The Modena Codex (Modena, Biblioteca Estense, I-MOe5.24, also known as ModA) is an Italian manuscript of medieval music dating from the early fifteenth century. It contains an extraordinary variety of musical works, numbering 104 in total. The Modena Codex, together with the equally-famous Codex Chantilly and the Reina Codex is considered one of the most important sources of Ars Subtilior polyphony, which flourished in the relatively short period between c.1380 and c. 1420 and which is often characterised by intricate rhythmic complexity and bold harmonic experimentation.
The Modena Codex contains many simpler works as well, such as the delightful rondeaux by Matteo da Perugia. Besides courtly love songs, the manuscript contains motets, mass sections and canons. Many of the French songs were written by Italian composers.
The precise origin of ModA has been subject to discussion, with Bologna as the most probable choice. It is a rather modest manuscript of only 51 parchment folios split into five gatherings. It is certain that the original order of the gatherings was later changed. The middle three gatherings are often beautifully illuminated and contain most of the Ars Subtilior repertoire and a number of Trecento works; the outer gatherings are decorated in a rather plain style and contain almost exclusively works by Matteo de Perugia, accounting for more than 90% of his known output.

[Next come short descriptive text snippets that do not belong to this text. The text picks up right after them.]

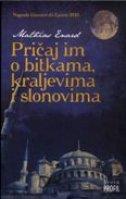 PRIČAJ IM O BITKAMA, KRALJEVIMA I SLONOVIMA - mathias enard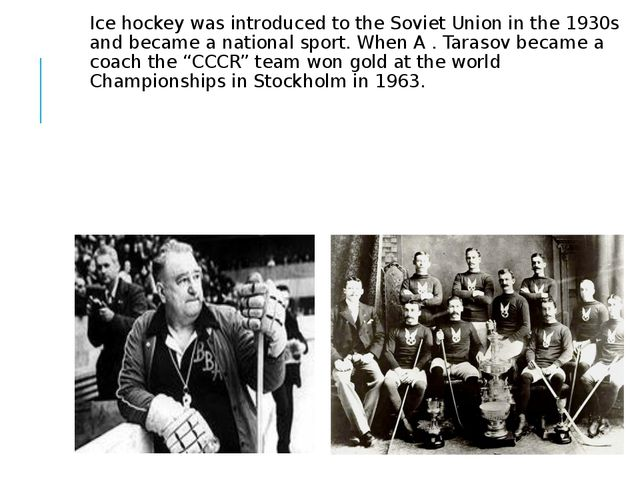 Ice hockey was introduced to the Soviet Union in the 1930s and became a nati...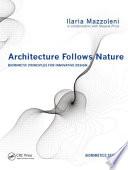 Architecture Follows Nature Biomimetic Principles for Innovative Design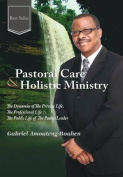 Pastoral Care and Holistic Ministry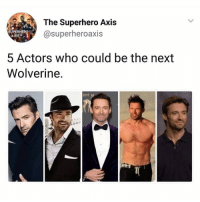 Memes, Superhero, and Wolverine: The Superhero Axis  @superheroaxis  SUPERERO  AXIS  5 Actors who could be the next  Wolverine.  2017 Nobody will ever replace @thehughjackman 👌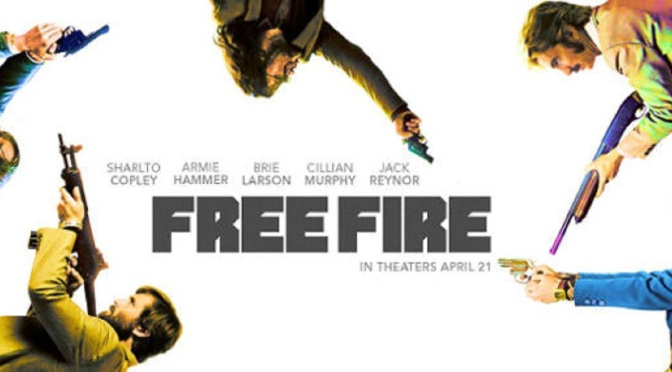 Movie Review: Free Fire (2017)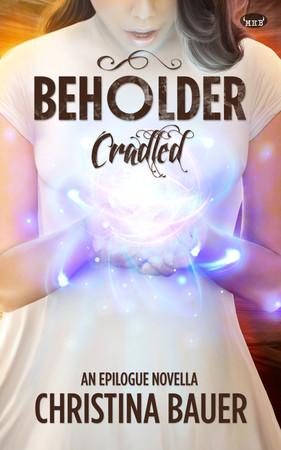Beholder Cradled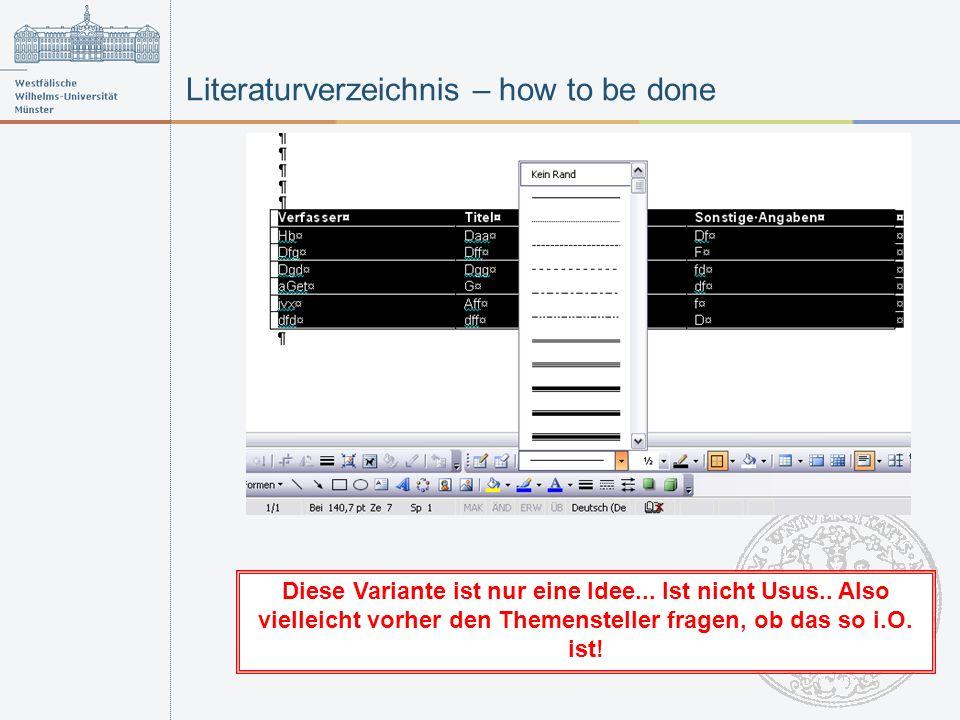 Literaturverzeichnis – how to be done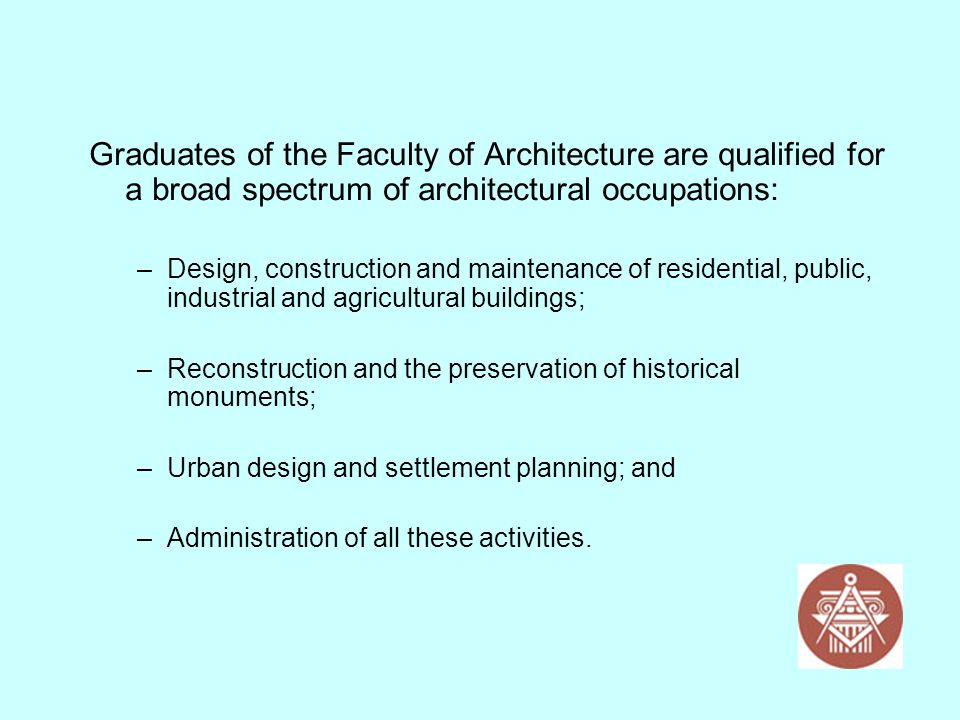 Graduates of the Faculty of Architecture are qualified for a broad spectrum of architectural occupations: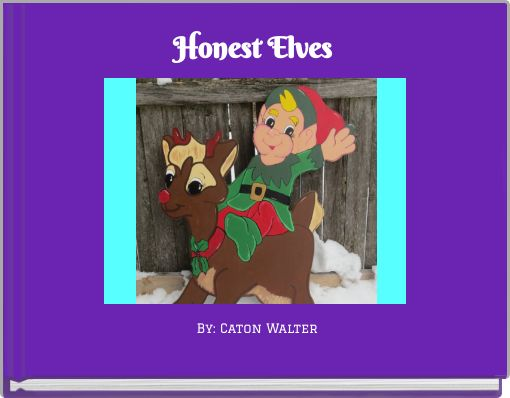 Honest Elves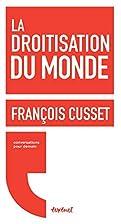 La Droitisation du Monde by Cusset…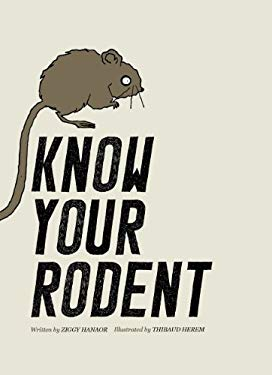 Know Your Rodent 9780956205315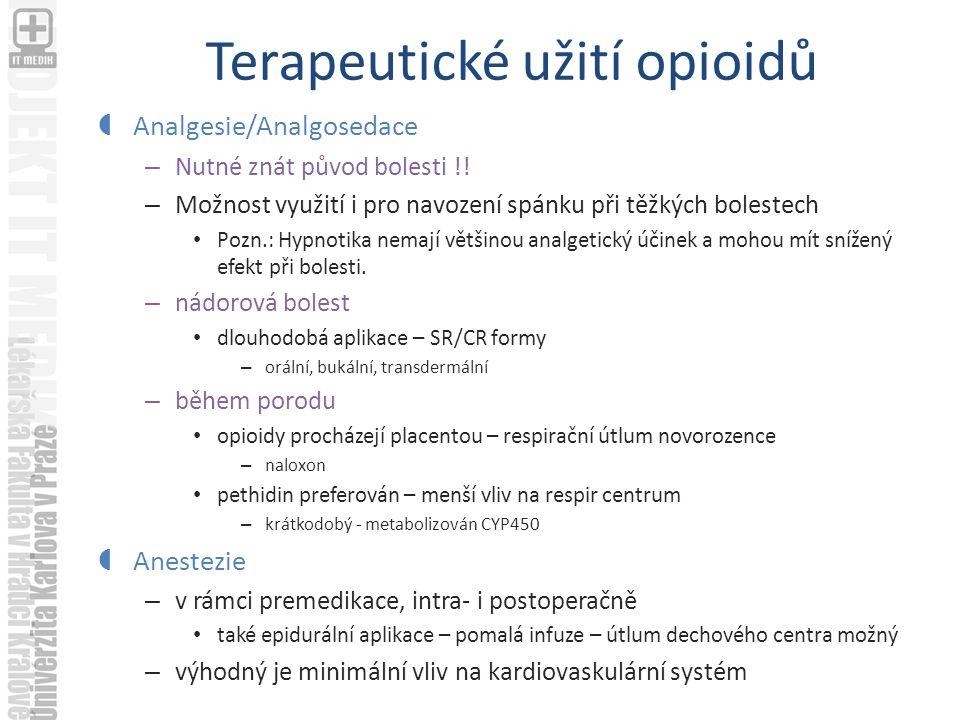 Terapeutické užití opioidů  Analgesie/Analgosedace – Nutné znát původ bolesti !.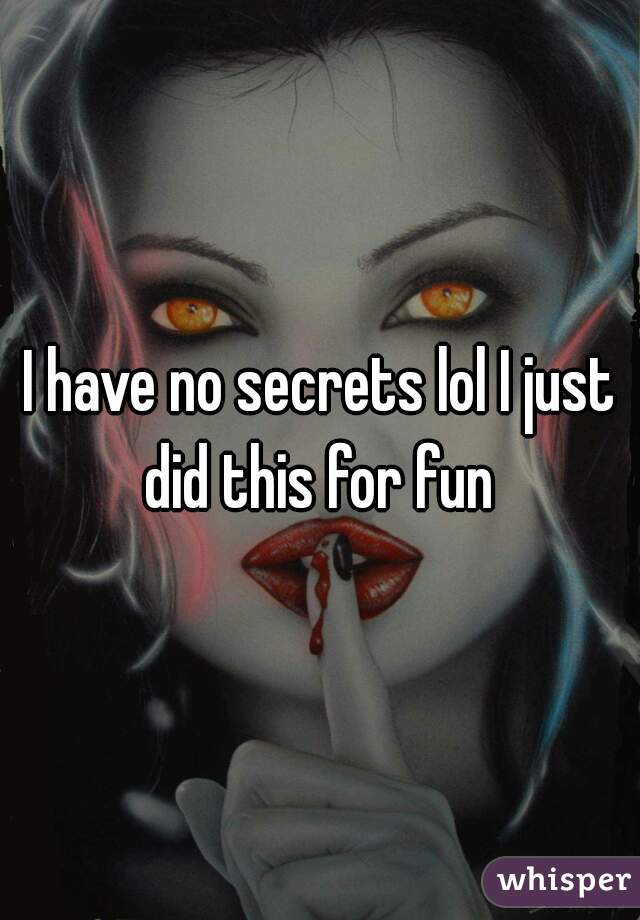 I have no secrets lol I just did this for fun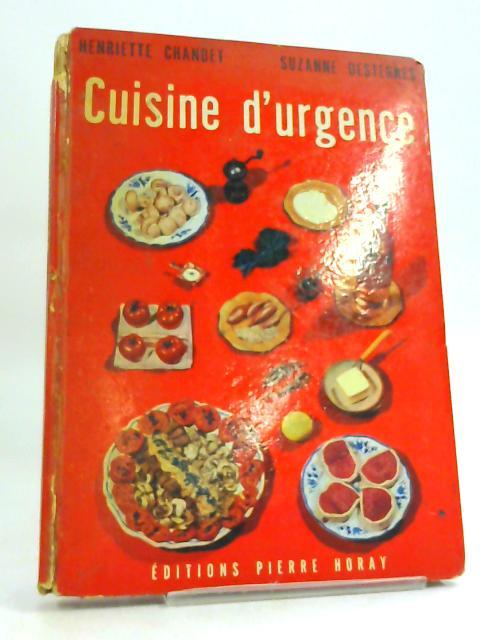Cuisine d'urgence by Henriette Chandet
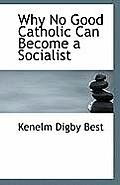 Why No Good Catholic Can Become a Socialist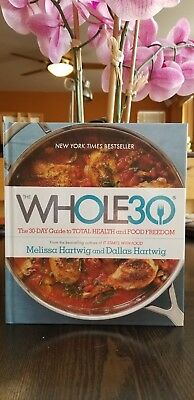 WHOLE 30 (The 30 DAY Guide to TOTAL HEALTH and FOOD FREEDOM) by Melissa Hartwig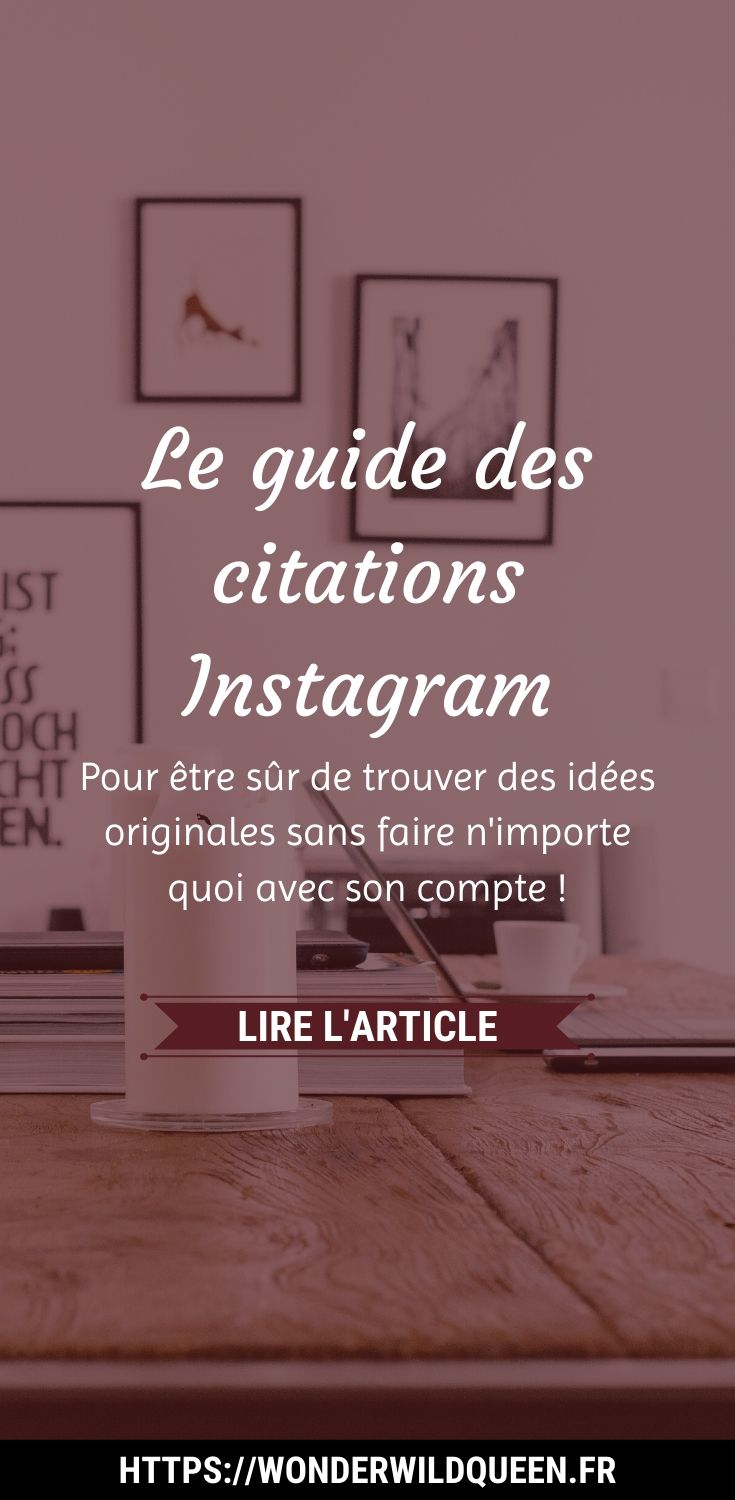 CITATIONS INSTAGRAM 💁🏻| LE GUIDE POUR NE PAS FAIRE N'IMPORTE QUOI (+OÙ TROUVER DES IDÉES DE CITATIONS ORIGINALES) #instagram #citations #astucesinstagram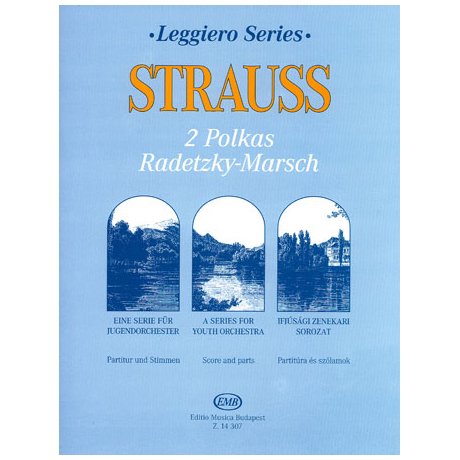 Strauss: 2 Polkas, Radetzky-Marsch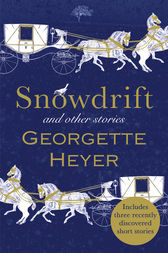Snowdrift and Other Stories (includes three new recently discovered short stories)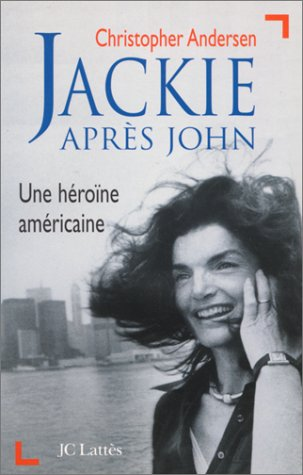 Jackie après John : Une héroïne américaine
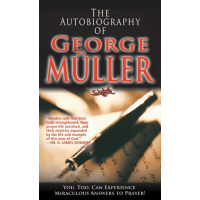 The Autobiography of George Müller - You, Too, Can Experience Miraculous Answers to Prayer!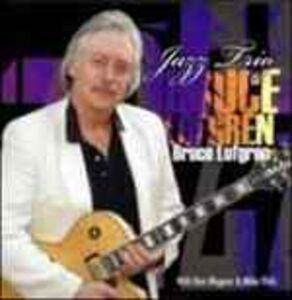 CD Bruce Lofgren Jazz Trio di Bruce Lofgren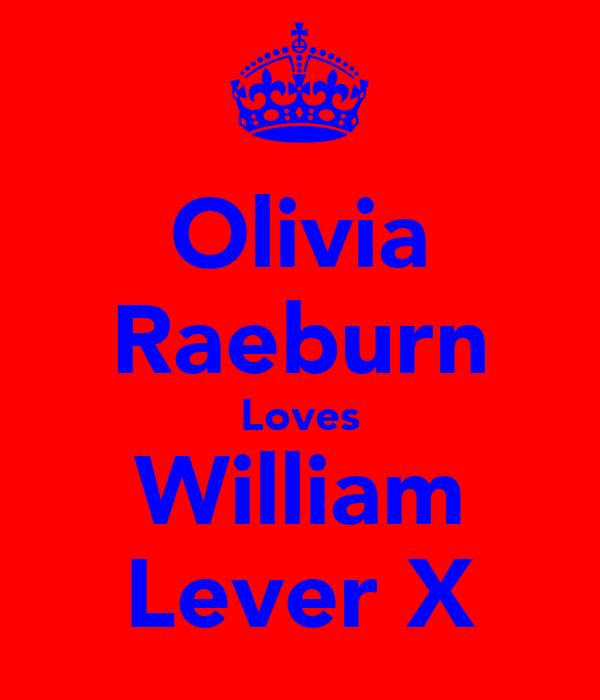 Olivia Raeburn Loves William Lever X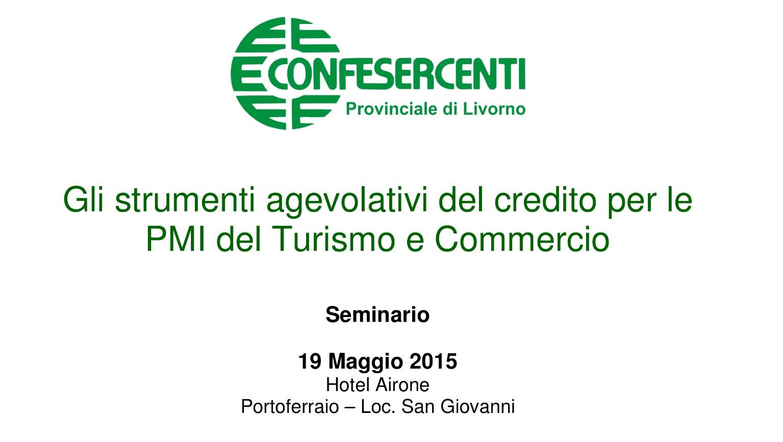 Confesercenti, Elba, Portoferraio, Agevolazioni credito, Turismo, Commercio
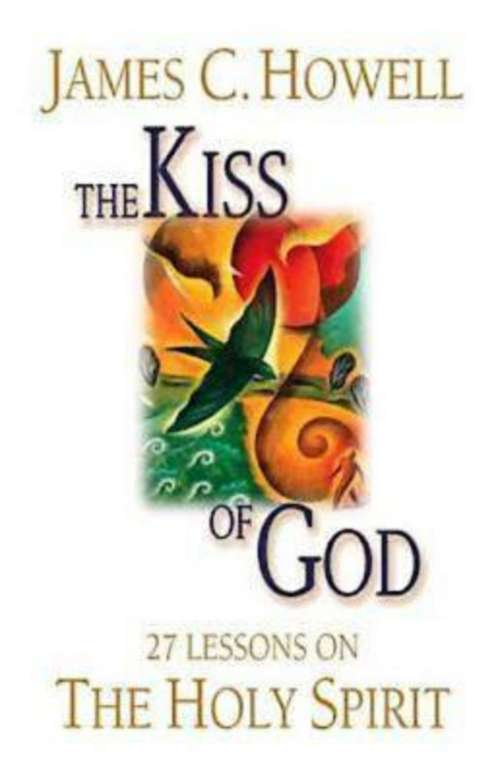 The Kiss of God: 27 Lessons on the Holy Spirit
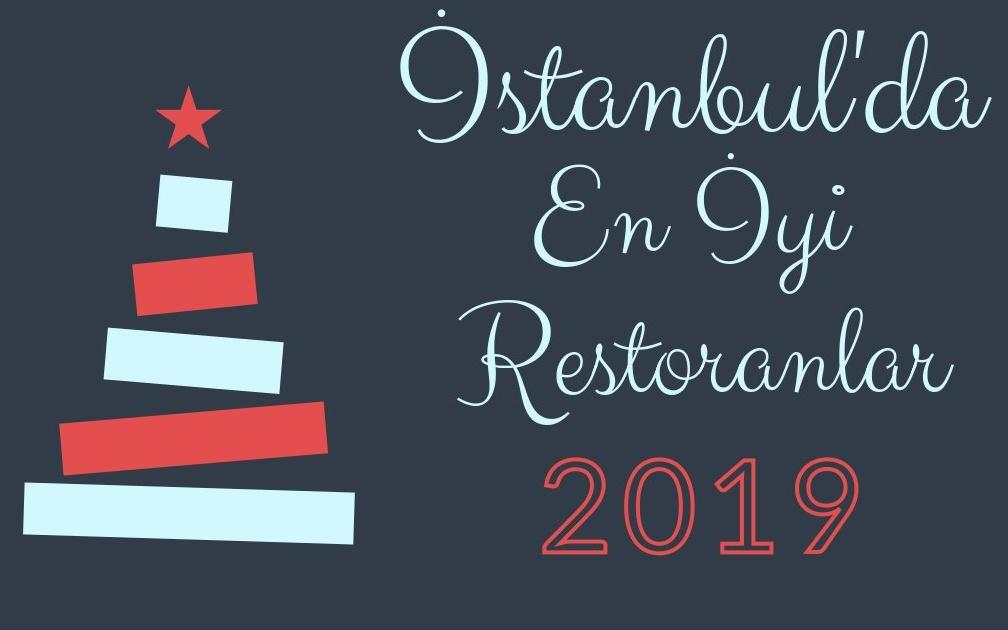 İstanbul'da En İyi Restoranlar 2019-1 [Best Restaurants-1 in İstanbul 2019]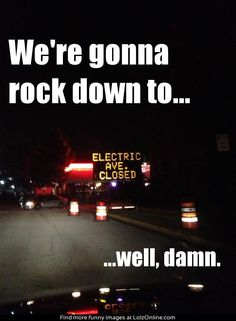 We,re going to rock down to...
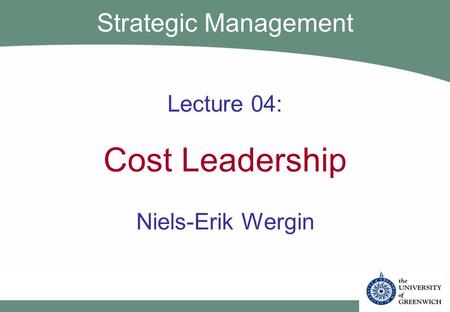 Lecture 04: Cost Leadership Niels-Erik Wergin Strategic Management.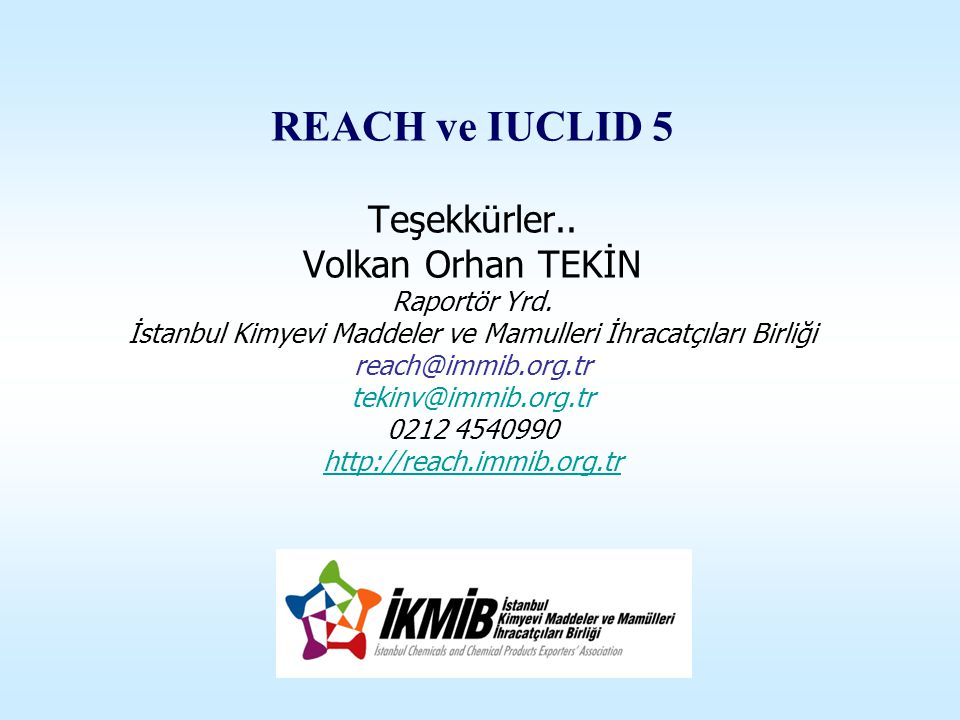 REACH ve IUCLID 5 Teşekkürler.. Volkan Orhan TEKİN Raportör Yrd. İstanbul Kimyevi Maddeler ve Mamulleri İhracatçıları Birliği reach@immib.org.tr tekin
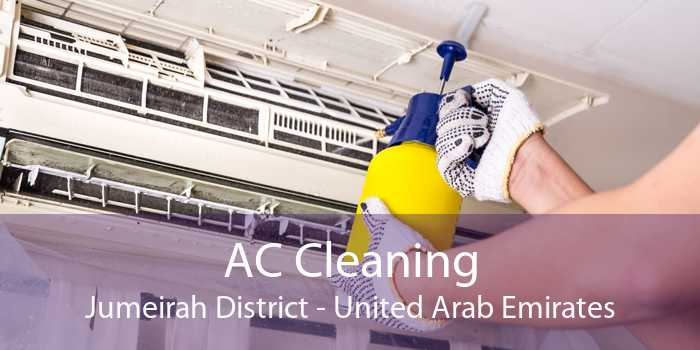 AC Cleaning Jumeirah District - United Arab Emirates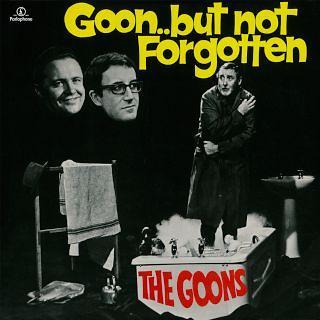 Goon... But Not Forgotten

Apart from Matteo de Perugia, The Modena Codex contains various compositions by Antonello and Philipoctus da Caserta, Antonio Zacara da Teramo, Jacopin de Senleches, Guillaume de Machaut, Francesco Landini, Johannes Ciconia, Corradus de Pistoria, Egardus (a Flemish composer), Egidius, Bartolino da Padova, Bartolomeo da Bologna, Johannes de Janua, Matheus de Sancto Johanne, Johannes Galiot and Andreas Servorum.